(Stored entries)
╔══
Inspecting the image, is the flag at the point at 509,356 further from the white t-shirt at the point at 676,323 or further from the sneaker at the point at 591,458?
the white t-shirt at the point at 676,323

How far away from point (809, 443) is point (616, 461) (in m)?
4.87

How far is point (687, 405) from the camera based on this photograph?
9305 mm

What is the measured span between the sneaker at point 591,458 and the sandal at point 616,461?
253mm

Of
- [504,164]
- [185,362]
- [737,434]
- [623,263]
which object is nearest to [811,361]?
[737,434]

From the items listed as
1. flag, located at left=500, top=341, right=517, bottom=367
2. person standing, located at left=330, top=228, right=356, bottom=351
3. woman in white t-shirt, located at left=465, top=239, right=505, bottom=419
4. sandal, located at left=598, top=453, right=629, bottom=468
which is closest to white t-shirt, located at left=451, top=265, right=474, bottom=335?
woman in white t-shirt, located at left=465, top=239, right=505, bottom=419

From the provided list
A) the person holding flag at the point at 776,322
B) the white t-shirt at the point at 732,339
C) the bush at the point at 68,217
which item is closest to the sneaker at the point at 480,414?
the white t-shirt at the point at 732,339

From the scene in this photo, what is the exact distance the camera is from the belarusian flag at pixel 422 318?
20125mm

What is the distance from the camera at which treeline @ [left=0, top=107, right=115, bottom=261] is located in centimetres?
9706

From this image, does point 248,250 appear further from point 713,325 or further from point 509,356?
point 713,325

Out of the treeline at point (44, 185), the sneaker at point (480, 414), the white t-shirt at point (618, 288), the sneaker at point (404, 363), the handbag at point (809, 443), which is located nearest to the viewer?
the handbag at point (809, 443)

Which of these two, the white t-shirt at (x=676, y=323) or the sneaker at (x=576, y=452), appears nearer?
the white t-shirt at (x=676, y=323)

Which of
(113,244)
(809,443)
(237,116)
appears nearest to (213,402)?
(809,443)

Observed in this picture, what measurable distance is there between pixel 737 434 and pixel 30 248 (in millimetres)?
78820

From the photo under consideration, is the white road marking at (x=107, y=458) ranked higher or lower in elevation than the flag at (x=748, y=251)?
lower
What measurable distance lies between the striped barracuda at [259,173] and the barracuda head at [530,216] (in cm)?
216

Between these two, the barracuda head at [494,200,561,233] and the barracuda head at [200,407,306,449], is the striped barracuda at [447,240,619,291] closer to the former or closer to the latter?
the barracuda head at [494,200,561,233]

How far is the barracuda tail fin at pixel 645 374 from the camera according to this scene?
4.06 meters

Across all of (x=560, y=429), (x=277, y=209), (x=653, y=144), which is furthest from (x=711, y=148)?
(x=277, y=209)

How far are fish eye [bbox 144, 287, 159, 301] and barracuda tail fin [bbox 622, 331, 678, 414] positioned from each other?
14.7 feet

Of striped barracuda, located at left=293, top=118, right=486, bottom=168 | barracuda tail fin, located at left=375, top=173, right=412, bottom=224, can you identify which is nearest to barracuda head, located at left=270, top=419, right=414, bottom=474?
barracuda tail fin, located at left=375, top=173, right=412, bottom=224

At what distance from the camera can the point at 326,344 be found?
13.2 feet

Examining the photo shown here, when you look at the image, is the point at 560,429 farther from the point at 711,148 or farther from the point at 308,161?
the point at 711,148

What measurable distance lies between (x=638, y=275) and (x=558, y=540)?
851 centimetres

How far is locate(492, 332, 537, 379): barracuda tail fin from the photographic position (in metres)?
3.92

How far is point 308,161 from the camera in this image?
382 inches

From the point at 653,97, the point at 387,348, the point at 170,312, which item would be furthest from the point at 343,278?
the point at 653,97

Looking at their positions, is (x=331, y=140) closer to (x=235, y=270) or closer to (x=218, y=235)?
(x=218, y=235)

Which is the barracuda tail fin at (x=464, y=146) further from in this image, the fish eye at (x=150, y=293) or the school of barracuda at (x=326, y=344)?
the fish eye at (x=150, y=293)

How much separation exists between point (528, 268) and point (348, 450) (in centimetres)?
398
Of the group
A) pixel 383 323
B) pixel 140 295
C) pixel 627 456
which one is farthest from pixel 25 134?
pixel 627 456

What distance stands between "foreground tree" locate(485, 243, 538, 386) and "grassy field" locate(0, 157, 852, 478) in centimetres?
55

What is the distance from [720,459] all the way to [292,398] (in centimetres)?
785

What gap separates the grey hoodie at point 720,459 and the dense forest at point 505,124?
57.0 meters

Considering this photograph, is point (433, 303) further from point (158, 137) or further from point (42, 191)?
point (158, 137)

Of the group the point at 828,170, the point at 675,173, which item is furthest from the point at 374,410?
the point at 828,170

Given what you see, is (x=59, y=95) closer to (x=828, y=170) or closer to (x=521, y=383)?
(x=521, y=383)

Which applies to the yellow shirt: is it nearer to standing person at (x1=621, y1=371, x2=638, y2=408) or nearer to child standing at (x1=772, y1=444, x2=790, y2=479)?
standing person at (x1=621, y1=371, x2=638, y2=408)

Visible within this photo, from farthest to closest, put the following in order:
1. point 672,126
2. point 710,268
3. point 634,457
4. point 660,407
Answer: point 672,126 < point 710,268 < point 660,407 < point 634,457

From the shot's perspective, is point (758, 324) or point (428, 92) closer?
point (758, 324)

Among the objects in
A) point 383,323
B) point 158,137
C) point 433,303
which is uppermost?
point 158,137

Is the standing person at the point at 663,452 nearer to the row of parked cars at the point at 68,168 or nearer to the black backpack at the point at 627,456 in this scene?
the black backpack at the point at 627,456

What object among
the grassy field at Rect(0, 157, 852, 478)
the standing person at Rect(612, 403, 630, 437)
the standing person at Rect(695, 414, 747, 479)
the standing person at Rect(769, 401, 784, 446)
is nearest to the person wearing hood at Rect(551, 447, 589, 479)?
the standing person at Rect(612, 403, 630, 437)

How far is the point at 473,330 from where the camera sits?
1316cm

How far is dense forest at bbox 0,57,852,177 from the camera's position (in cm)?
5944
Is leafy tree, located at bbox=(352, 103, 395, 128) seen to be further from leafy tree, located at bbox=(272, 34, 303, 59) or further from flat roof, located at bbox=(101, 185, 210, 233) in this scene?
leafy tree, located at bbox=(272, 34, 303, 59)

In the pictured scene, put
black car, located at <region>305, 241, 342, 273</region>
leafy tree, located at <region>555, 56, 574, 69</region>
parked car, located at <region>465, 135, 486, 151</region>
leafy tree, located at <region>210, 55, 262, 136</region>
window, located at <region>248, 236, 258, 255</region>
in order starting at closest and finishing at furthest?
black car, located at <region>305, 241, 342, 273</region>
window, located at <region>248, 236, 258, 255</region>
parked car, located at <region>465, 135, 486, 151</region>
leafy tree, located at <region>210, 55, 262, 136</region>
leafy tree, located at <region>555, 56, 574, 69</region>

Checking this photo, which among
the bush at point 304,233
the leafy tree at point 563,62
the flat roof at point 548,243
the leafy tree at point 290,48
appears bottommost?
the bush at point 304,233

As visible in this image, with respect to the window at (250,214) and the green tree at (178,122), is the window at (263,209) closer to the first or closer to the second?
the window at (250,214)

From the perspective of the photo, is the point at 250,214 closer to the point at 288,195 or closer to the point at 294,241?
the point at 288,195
╚══
What is asked: Beginning at the line containing "Checking this photo, which among", repeat each line exactly through the last line of the entries, and include no other lines.

Solution:
Checking this photo, which among
the bush at point 304,233
the leafy tree at point 563,62
the flat roof at point 548,243
the leafy tree at point 290,48
appears bottommost?
the bush at point 304,233

As visible in this image, with respect to the window at (250,214) and the green tree at (178,122), is the window at (263,209) closer to the first or closer to the second?
the window at (250,214)

From the perspective of the photo, is the point at 250,214 closer to the point at 288,195 or closer to the point at 294,241?
the point at 288,195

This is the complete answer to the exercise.